Texte d'étude>
══════════════════════════════

Du Musée Fabre au faubourg Méditerranée
Line up et le Musée Fabre ont établi un partenariat pour organiser des visites en deux temps, une heure dans le musée accompagnée par une ou un médiateur (trice) qui introduira, en les commentant quelques œuvres du musée. On verra ensuite lors d’une visite du quartier de la méditerranée riche en street art que ces deux mondes apparemment si éloignés sont en fait reliés par de nombreuses thématiques.
Les œuvres choisies pour la visite du quartier Méditerranée permettront d’aborder une réflexion autour de quelques mots clés : Influence, hommage, transgression, collectif/crew, éphémère, conservation, œuvre, valeur .
Nos commentaires porteront sur ce que disent les œuvres et comment elles le disent à travers l’analyse de leur contenu et de leur support. Quel message ? quelle technique ? copie, original ? quelle influence ? Graffiti, Street art, qu’est-ce qui les différencie ?
-Quels messages ?
Les œuvres d’art, et c’est particulièrement vrai dans la rue, peuvent être en prise avec l’actualité, soit observatrices, soit parfois militantes. La pandémie, L’environnement, les violences faites aux femmes, la guerre et bien d’autres thèmes de société peuvent être abordés.
D’autres œuvres ont pour principale ambition de faire connaître au public l’univers esthétique personnel de l’artiste. Sont présents dans la rue des illustrateurs, des graphistes, des designers, dont la plupart travaillent sur tablette graphique ou ordinateurs avec des outils de DAO mais aussi des tagueurs, des graffeurs, des muralistes et des artistes d’atelier.
Pour certains l’œuvre de la rue renvoie souvent à des boutiques en ligne ou des sites internet.
Les artistes urbains sont des utilisateurs d’Instagram, le @ qui précède souvent leur signature renvoie à leur compte Instagram. L’œuvre posée dans la rue est une sorte d’hameçonnage pour attirer le chaland vers le réseau social qui porte et diffuse leur activité artistique. Les réseaux sociaux sont indissociables du street art. Ils pallient à son caractère éphémère en lui donnant une vie virtuelle longue et permettent des transactions marchandes qui donnent de la valeur, non pas à ce qui est posé sur le mur, mais ce qui est dans l’atelier ou l’ordinateur de l’artiste.

══════════════════════════════

Données recueillies>
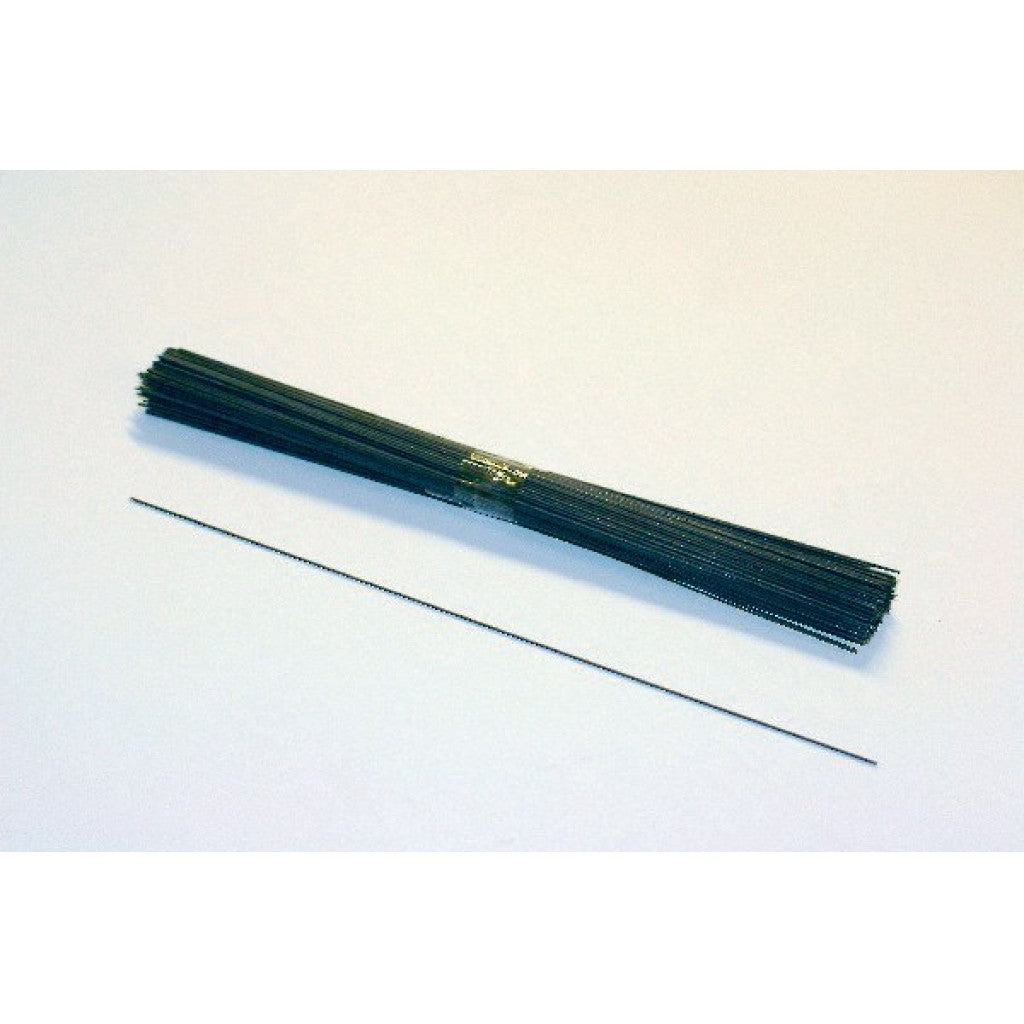 Elefanttråd 1,2x300mm ca 25stk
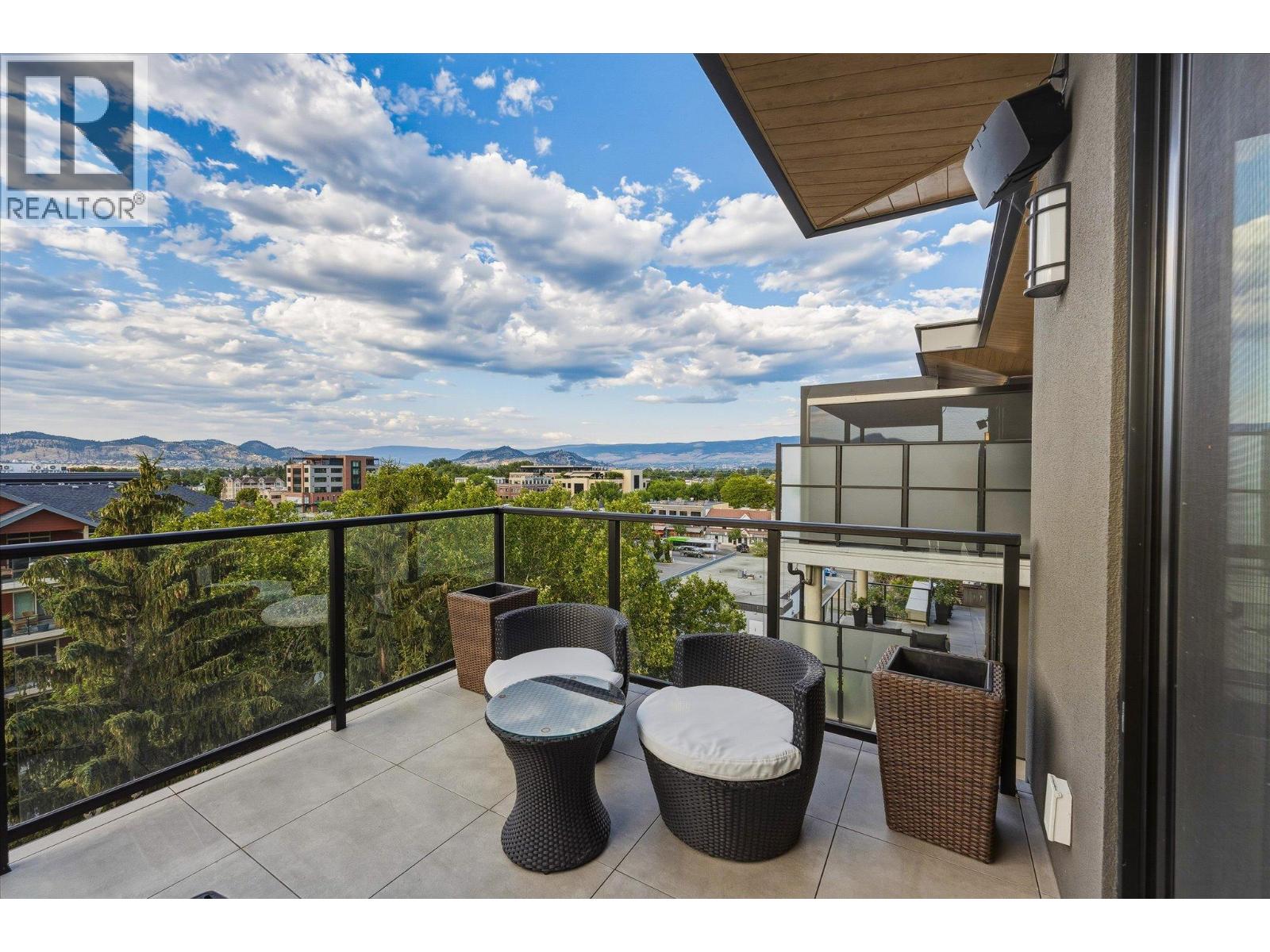 460 Groves Avenue Unit# 602, Kelowna, British Columbia  V1Y 4Y5 - Photo 57 - 10394812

══════════════════════════════

Consignes>
1. Pour chacune des affirmations suivantes, répondez par oui ou par non selon le texte sur les visites du Musée Fabre et du quartier Méditerranée, et citez mot pour mot le passage qui tranche. (a) La partie de la visite dans le musée dure une heure. (b) Les artistes urbains n'utilisent pas Instagram. (c) Les réseaux sociaux donnent au street art une longue vie virtuelle.
2. Rédigez la suite du texte sur les visites du Musée Fabre et du quartier Méditerranée, en partant de sa dernière phrase.
Vous n'aurez pas besoin des données.

Vos réponses>
1.
(a) Oui : « une heure dans le musée accompagnée par une ou un médiateur (trice) »
(b) Non : « Les artistes urbains sont des utilisateurs d’Instagram »
(c) Oui : « Ils pallient à son caractère éphémère en lui donnant une vie virtuelle longue »

2.
La démarche street art est rarement purement gratuite soit elle est militante et défend une cause, soit elle est support de notoriété dans une démarche marchande. Parfois il est difficile de démêler ces deux aspects.
Il ne faut pas négliger cependant que, aller dans la rue, pour un artiste est aussi un plaisir addictif qu’il pratique souvent en bande.
Pour porter leurs messages les artistes utilisent toutes sortes de techniques ou de supports et recourent souvent à des références puisées dans l’histoire de l’art ou d’autres formes d’expression plus contemporaines.
L’observation mettra en évidence les notions d’influence, d’hommage de transgression.
Comme les peintres qui les ont précédés beaucoup d’artistes qui exposent dans la rue font partie de collectifs ou de crew pour les graffeurs.
-Influence : Dans son parcours, y compris pour les artistes issus du graffiti vandale, on peut déceler des influences, résultant d’une connaissance de l’histoire de l’art et d’affinités pour tel mouvement ou tel ou tel artiste.
Adec |
Adec |
Voglio Bénédicte Liz et Mallow
De manière plus contemporaine certains artistes sont influencés par la BD, le manga ou le dessin animé.
-Hommage : L’hommage se distingue de l’influence. L’artiste ne s’approprie pas une manière de peindre, il fait un clin d’œil à un autre artiste ou à une œuvre.qui n’est pas forcement picturale, cinéma, chanson. (voir les paroles de chansons de Françoise Hardy et de Dionysos sur les affiches de Bénédicte Voglio
Nado Orbis Voglio Bénédicte Moke Sunra
L’influence et l’hommage se confondent parfois.
Transgression/Subversion : L’histoire de l’art est une suite de transgressions. Les artistes qui ont marqué l’histoire de l’art sont ceux qui étaient en rupture avec leurs prédécesseurs. Le graffiti qui s’est nourri des tags, des flops et des lettrages vandales sur les toits et les murs (mais aussi les trains) est bien un mouvement transgressif qui au départ n’était nourri d’aucune influence et refusait même l’esthétisme..
Les parcours hors normes de Basquiat et Keith Harring sont des exemples d’artistes en rupture avec les modes d’expression qui les ont précédés..
L’utilisation récurrente du flop dans leurs œuvres sur toile par Jonone, Sunset, Tanc, Nasty et bien d’autres artistes constitue l’expression ultime du graffiti qui n’a pour référence que lui même.
Collectifs et Crew.
Les ateliers de la renaissance regroupaient autour d’un maître de nombreux disciples. Les collectifs et ateliers rassemblaient les peintres d’un même mouvement (impressionnistes, surréalistes) de même les artistes qui investissent l’espace public s’organisent souvent en collectifs (A Montpellier, Vingt zéro deux, cercle rouge, artstation ..ect ).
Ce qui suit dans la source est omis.